I'm not going to get stuck waiting in some boring old town.

You shouldn't go.

You're not going to leave.

Don't do it.

Don't leave me here.

Not again.

Unconsciously, his fingers had curled into fists.

...

The old man held his stare for a few moments, then sighed.

"You should stay."

"Yeah, probably."

There was another sigh.

"Very well."

The old man turned to the nurse, and bowed slightly, out of habit as well as courtesy.

"Nurse," he said in German, "I'm afraid I have to request the patient be discharged. There is a matter we have to attend to."

Kanda watched the trains go by, rattling along the tracks. The look on his face was bored, almost blank, contrasting with his typical sullenness.

"What time is it?" he asked, rattling off the words almost robotically. The clock tower was out of sight, after all.

"Eleven fifty-six."

Marie listened to the clangs of steel on steel and the whistling of steam. Then the squealing of metal without enough grease.

"Tiedoll'd better come back soon. That bastard's gonna waste too much time."

Marie looked shocked, as much as was possible behind his glasses.

"Kanda–!"

Kanda shook his head.

"Daisya, I mean."

Had he been able to see, a splash of colour would have caught Marie's eye. As normal, Kanda was fidgeting.

Not quite as normal, his fingernails bit into his skin hard enough to draw blood.

"He's wasted too much of our time."

Kanda's words were without emotion. Had they been spoken though gritted teeth, Marie would have felt far more at ease.

"It has been days since we left — a few hours can't make too much difference," he said comfortingly, "Anyway, the General said we should leave as soon as he wakes up — we don't have to bring him along."

"Still."

Something else seemed to be on Kanda's mind. The fire had probably upset him, linking back to the wretched childhood Marie had only glimpsed.

"Don't worry. We'll be in time."

Well, the bandages would take some getting used to, but Daisya thought he was pretty lucky overall. No broken bones, no nothing. Sure he was hyped up on some drug they said came from opium, but the old man said the nurse gave them enough to get them through a week or so. Anyway, everyone knew that opium gave you good dreams. All you had to do was keep moving.

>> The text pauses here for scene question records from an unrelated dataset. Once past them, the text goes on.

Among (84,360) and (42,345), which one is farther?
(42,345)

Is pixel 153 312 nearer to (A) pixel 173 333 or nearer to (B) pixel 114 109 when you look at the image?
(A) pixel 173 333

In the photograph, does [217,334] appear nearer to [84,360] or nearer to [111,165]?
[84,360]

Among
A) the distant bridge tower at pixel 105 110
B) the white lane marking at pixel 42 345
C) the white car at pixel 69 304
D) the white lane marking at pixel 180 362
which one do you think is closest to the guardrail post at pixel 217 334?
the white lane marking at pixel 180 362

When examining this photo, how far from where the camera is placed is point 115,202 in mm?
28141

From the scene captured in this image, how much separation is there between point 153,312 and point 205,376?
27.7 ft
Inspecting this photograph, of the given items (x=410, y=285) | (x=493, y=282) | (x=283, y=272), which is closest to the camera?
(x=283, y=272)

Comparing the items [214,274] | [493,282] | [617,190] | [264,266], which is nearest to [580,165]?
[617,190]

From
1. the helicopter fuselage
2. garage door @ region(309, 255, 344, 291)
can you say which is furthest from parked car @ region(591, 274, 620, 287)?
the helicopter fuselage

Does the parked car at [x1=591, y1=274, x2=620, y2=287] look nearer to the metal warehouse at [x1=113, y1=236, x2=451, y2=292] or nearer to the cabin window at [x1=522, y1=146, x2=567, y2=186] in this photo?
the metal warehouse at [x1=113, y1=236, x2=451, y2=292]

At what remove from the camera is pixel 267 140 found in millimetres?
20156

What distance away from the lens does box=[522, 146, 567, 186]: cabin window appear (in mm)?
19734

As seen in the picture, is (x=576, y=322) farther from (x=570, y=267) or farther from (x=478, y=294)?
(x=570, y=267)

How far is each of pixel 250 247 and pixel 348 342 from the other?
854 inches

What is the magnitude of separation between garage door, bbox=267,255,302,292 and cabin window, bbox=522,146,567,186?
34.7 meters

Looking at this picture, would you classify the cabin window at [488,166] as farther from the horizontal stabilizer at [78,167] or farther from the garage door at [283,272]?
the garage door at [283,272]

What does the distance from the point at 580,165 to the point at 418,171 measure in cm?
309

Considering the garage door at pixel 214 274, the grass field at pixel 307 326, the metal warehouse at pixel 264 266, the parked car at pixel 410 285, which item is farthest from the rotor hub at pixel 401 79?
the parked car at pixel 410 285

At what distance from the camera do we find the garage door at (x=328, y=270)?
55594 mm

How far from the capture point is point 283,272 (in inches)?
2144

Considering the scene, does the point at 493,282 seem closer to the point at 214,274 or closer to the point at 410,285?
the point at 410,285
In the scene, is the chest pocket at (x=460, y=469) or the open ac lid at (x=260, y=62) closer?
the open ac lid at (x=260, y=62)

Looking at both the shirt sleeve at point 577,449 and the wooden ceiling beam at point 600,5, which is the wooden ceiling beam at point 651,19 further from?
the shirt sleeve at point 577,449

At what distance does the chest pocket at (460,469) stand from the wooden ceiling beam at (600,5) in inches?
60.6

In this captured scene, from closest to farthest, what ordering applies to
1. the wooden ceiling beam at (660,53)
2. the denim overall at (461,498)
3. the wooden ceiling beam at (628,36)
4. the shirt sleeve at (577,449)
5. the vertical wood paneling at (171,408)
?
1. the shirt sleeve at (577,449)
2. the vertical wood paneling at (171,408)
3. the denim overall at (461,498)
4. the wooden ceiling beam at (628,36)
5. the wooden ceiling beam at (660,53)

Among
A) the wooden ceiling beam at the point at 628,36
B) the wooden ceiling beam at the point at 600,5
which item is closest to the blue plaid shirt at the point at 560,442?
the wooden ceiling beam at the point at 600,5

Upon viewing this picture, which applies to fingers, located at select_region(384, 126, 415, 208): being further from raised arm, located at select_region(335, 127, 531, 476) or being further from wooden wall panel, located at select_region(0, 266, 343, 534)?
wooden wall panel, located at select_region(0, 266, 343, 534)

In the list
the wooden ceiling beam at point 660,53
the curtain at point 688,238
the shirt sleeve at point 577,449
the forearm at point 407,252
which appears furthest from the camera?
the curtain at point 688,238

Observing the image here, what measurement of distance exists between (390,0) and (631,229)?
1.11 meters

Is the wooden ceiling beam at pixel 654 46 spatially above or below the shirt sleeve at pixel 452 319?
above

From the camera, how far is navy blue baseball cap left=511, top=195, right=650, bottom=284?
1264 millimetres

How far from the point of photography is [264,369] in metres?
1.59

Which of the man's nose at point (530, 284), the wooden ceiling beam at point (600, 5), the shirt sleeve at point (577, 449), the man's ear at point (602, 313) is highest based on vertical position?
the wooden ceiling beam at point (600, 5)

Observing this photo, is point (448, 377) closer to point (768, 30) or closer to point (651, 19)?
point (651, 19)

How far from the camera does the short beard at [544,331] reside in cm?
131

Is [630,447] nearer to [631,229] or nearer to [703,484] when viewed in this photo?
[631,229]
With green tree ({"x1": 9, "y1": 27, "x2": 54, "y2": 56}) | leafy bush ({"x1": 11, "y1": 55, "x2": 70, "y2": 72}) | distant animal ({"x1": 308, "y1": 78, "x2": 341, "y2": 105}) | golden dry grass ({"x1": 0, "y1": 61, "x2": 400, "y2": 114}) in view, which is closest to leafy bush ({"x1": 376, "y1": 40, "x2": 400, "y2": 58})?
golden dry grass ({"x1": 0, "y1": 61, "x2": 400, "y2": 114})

And that wouldn't be a problem because geez, was the old man was in a hurry. What was the occasion?

Well, probably some more dead finders, but that was their job.

I mean, it's never nice to die, but some people just do. A few hours don't make any difference.

Oh, well. The old man probably thinks it does.

Daisya skipped on one foot, and broke into a run to keep up. The train station was just a few minutes away.